I'd probably think: "Where did that third sock come from?"

"Exactly! But what you should ask, of course, is: `Where did the fourth blue sock disappear to?' You see? Same facts; different question. Makes all the difference. Here's another one: how many balloons do you tie on your gatepost to signify you're having a party? Half a dozen? Ten? Twelve? More?

"You see, you don't know, do you? Actually, all you can say with certainty is that it should be more than one - because one balloon tied to a gatepost is just sad - and less than 100, because 100 balloons would look silly. But what is the correct number? There is no correct number! Only a vaguely correct number. It's like asking: `How many sections are there in a newspaper?'"
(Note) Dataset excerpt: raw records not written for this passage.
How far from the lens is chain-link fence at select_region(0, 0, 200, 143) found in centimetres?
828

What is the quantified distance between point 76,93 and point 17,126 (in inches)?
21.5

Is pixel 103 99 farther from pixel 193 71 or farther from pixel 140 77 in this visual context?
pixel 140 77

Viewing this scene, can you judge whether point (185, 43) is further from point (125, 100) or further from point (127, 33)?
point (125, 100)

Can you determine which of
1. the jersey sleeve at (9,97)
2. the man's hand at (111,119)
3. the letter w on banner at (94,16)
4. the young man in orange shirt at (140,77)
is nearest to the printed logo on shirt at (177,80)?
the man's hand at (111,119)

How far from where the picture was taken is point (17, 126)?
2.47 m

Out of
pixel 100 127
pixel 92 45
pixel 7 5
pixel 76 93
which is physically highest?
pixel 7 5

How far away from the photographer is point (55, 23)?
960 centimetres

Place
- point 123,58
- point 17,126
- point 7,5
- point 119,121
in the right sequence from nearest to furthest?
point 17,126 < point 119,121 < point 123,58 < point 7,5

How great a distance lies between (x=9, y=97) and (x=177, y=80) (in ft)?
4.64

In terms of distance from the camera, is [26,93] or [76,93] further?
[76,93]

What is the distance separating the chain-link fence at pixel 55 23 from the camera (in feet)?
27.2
Right. So, how many sections are there in a newspaper?

"Only one. Whatever the editor may think, a newspaper is a newspaper and doesn't have sections. Only bits that fall out."

What about the business section? Isn't that a section?

"Well, occasionally the business pages are printed separately, but that doesn't make them a separate section. What about a newspaper that has its business news in the body of the paper? The business coverage may be just as good, even though it's not a section. And which bit of the Financial Times is the business section? No, you can't really subdivide a paper into sections, any more than you can divide the year into seasons."

But we do divide the year into seasons!

"Yes. Odd, isn't it? Who says that there are four seasons in a year? Two I could understand. The cold bit and the hot bit. The wet bit and the dry bit. But four? Why do we give a separate seasonal name to the transitional periods? In some cultures, autumn is just the end of summer, and not a separate season at all. You see..."

Let's leave the professor there. Let's tiptoe out of the room and leave him talking. Because, according to domestic maths, if I've got this right, the talker and the listener can sometimes be the same person. And in this instance it seems better that way.